[WHAT TO PRODUCE]:
Return, exactly as written, all lines from the line containing "class: Mammalia" to the end of the entries below, with both ends included.

[PROVIDED MATERIAL]:
::::
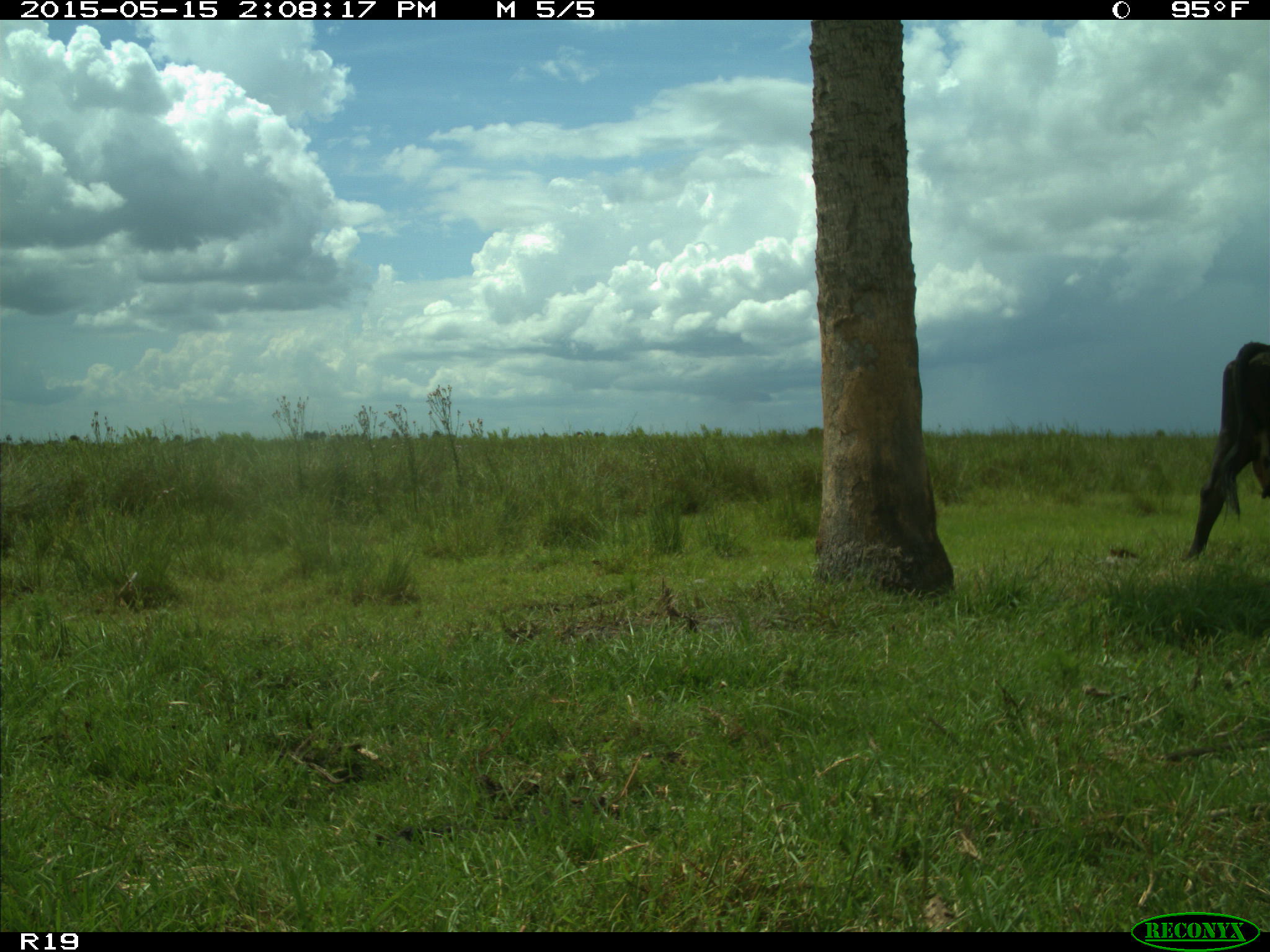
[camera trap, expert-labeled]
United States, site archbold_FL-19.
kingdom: Animalia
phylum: Chordata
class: Mammalia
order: Artiodactyla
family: Bovidae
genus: Bos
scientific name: Bos taurus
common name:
::::
[TASK SOLUTION]:
class: Mammalia
order: Artiodactyla
family: Bovidae
genus: Bos
scientific name: Bos taurus
common name:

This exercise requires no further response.